#### [YOUR GOAL]
Based on the pen and ink finishing guide below, explain in one to three sentences why an artist should commit to a single approach, either pen before the wash or pen after it.

#### [TEXT PROVIDED]
Pen & Ink Finishing
The stage that can make or break an otherwise excellent painting
The decision: which approach?
There are two effective ways to combine pen and watercolour - pen before the wash, or pen after the wash. The critical mistake is failing to choose one and ending up in a no-man's-land where neither dominates and nothing looks intentional.
Option A: Washes dominant
The watercolour does the work; pen plays a subtle supporting role. Someone looking at the finished painting should barely notice the pen was used.
Option B: Pen dominant
The pen drawing is the main event; watercolour washes are light, transparent, and secondary. The structure comes from the ink; colour just fills it in.
Washes-dominant pen work
- Do your watercolour washes before the pen work
- Choose your ink colour based on your subject. Brown ink rather than black can be warmer, less harsh, blends better with watercolour tones, but a scene painted in cool tones might suit black ink better. Have fun with other colour inks too.
- For dark inks, you should work on shadow sides only and underneath elements
- Use a broken, varied line — lift the pen, change pressure, leave gaps. Try not to outline your beautiful washes and put them in a box.
- Concentrate pen detail at the focal point — almost nothing in the background
- Start very tentatively — add a little, stand back, decide if more is needed
- A white gel pen for the sunlit side can add sparkle and lift
The test: step back and ask whether the pen feels like a natural part of the painting or like it's sitting on top of it. It should compliment your washes, not fight with them.
Pen-dominant approach
- Draw with the pen before painting — the watercolour fills in around the ink lines
- You'll need waterproof ink for this approach
- Keep all washes very light and transparent so pen lines always show through
- Can be very expressive — cross-hatching for shadows, texture marks for foliage
- Add extra pen marks after the washes to reinforce shadow areas
- Still keep the background simple — even in a pen-dominant painting, recession comes from restraint at the back
- Posca markers or coloured pens can add flower, colour accents, or foreground detail
White gel pen & white posca
The counterpart to dark ink — white marks on sunlit sides and highlights.

#### [MATERIAL]
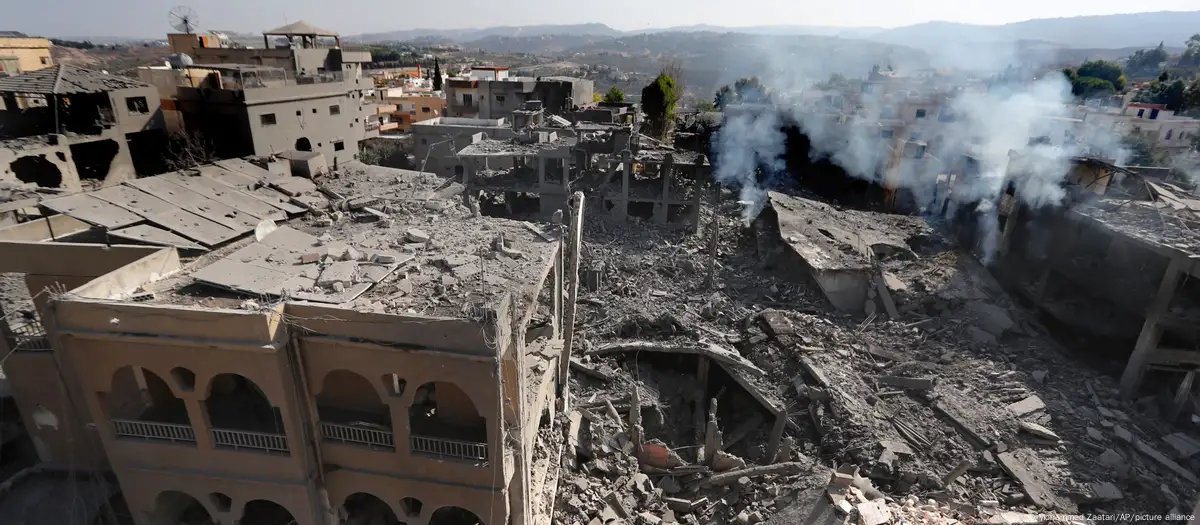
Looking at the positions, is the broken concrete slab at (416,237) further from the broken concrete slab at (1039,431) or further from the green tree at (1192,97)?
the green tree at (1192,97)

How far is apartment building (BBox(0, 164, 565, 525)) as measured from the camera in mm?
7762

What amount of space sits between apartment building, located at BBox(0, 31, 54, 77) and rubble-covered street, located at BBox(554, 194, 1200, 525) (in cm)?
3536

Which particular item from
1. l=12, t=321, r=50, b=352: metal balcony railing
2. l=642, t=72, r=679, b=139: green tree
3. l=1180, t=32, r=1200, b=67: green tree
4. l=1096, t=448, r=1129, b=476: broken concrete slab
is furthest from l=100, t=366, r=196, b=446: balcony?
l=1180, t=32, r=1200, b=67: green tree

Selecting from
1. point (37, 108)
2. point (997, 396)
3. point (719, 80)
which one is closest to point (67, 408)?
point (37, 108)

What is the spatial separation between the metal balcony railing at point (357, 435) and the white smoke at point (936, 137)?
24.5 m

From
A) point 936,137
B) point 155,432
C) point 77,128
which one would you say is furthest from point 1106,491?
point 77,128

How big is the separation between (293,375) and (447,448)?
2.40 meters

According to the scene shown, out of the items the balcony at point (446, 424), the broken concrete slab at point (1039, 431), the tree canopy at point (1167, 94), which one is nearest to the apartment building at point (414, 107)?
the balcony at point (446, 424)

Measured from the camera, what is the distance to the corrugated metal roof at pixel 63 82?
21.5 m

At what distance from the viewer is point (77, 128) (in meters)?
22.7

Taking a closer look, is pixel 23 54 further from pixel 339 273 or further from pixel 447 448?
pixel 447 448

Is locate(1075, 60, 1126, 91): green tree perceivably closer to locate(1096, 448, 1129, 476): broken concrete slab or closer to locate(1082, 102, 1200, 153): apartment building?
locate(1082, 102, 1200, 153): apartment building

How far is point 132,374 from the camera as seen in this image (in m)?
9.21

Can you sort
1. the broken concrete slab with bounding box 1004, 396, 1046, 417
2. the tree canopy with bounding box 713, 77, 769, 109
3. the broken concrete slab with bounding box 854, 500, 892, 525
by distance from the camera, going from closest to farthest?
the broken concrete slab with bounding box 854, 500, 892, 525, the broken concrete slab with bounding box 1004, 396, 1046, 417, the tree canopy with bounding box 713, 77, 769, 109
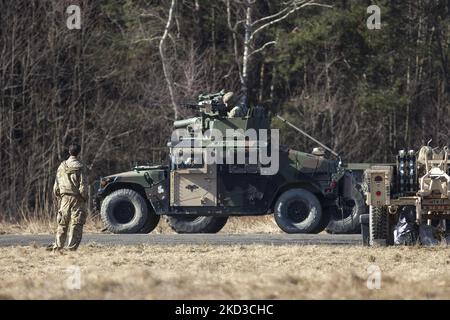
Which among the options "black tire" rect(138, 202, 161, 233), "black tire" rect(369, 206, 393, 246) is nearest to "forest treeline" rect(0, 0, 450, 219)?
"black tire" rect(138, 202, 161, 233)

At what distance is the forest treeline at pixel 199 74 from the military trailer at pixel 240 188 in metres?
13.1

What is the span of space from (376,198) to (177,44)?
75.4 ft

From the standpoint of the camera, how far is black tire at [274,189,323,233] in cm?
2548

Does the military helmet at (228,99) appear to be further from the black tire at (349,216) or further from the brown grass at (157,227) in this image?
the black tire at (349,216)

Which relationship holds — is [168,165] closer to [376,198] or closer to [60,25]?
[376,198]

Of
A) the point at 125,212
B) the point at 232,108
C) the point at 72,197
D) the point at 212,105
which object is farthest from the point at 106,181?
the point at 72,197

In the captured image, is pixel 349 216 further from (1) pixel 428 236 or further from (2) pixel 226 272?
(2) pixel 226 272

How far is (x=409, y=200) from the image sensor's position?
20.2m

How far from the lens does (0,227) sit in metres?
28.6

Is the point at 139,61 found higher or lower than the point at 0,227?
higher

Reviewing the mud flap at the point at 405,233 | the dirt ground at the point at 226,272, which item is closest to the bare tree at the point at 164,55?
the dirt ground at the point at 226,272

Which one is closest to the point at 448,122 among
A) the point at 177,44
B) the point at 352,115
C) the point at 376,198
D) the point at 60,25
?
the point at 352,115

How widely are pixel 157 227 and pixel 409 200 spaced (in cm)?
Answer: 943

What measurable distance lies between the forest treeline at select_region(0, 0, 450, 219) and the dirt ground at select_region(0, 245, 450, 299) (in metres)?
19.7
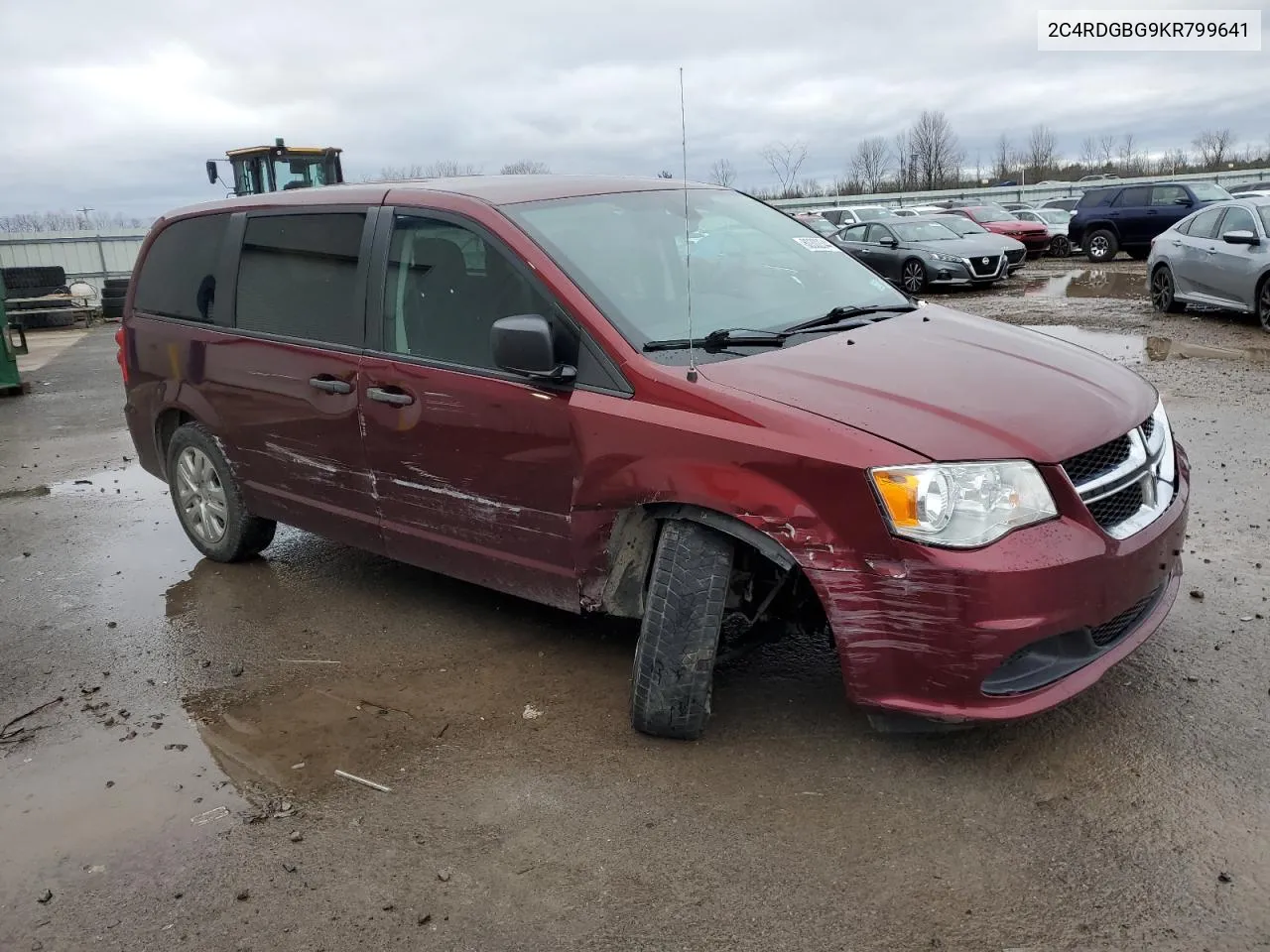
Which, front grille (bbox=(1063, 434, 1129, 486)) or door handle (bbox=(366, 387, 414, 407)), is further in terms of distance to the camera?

#### [RESULT]
Failing to choose one approach is the critical mistake. The painting ends up in a no-man's-land where neither pen nor watercolour dominates, and nothing looks intentional.